Ola Unveils New Electric Scooter With Video Showing CEO Bhavish Aggarwal Riding It Through Bangalore

Ola has been building up to its new electric scooter for months now, and customers finally have a first look at what the vehicle will look like.

Ola has unveiled its new electric scooter in a video featuring CEO Bhavish Aggarwal. The video says it’s from a recent Sunday morning in Bangalore, and shows Aggarwal taking the Ola bike for a spin. The video shows Aggarwal driving the bike around the streets of Bangalore, and claims such as “incredible speed”, “ergonomic seating” and “supreme ride comfort” flash on the screen. The video ends with him having a cup of coffee as he shows off the bike to admirers.

It’s a slick teaser, but is scant on details — Aggarwal only says that the bike goes from 0-60 “faster than you can read this tweet”, and doesn’t mention the bike’s range or top speed. Crucially, there’s no indication of how much the bike will cost.

Over the last few months, Ola has embarked on an ambitious electric bikes project. It has announced a Rs. 2,400 crore investment in building the world’s largest EV scooter factory in Tamil Nadu, and said that it’ll set up a charging infrastructure with 1 lakh charging points in 400 cities across India. Ola says its factory will have a capacity to produce 1 crore vehicles per year.

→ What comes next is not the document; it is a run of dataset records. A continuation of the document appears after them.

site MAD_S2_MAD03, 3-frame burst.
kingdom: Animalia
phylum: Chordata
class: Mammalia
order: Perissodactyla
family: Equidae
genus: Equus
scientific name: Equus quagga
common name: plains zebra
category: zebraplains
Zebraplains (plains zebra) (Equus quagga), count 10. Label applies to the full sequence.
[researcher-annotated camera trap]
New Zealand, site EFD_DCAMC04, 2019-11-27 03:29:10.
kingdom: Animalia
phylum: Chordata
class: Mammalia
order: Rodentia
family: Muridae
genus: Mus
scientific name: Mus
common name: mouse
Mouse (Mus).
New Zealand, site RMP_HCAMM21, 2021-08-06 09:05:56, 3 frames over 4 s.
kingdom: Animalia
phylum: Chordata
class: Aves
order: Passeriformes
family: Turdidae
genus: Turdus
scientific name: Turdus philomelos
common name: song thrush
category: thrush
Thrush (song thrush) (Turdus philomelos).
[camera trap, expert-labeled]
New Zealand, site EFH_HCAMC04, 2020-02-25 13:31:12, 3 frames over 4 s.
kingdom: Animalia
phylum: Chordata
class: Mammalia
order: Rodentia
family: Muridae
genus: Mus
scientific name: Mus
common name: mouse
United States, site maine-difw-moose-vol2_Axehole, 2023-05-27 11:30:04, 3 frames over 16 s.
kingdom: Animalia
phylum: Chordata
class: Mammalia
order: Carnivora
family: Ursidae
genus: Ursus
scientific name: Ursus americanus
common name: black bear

These are some big numbers, but the fact remains that India’s electric scooter market — at the moment — is minuscule. In February this year, the entire industry, put together, had sold just 6,059 scooters. Hero Electric had the biggest market share, selling 2,201 scooters, and was followed by Okinawa which sold 1,059 scooters, and Amere which sold 800 scooters. Bangalore-based electric scooter startup Ather Energy was fourth having sold 624 scooters in February. In comparison, Honda Activa, which is India’s top-selling petrol scooter, had sold 1.09 lakh units this April.

Credit: Rushlane

With the entire industry having sold 6,059 bikes in February, Ola’s production target of 1 crore bikes a year does look ambitious, but there are trends that could help accelerate adoption. Petrol prices are rising, and the government’s FAME subsidies have meant that electric bikes, in spite of their higher initial costs, are more competitively priced against conventional bikes than before. If Ola can can price its bikes competitively, and provide a robust charging network that makes the bike easy to use, it can potentially make a dent in India’s electric bike space.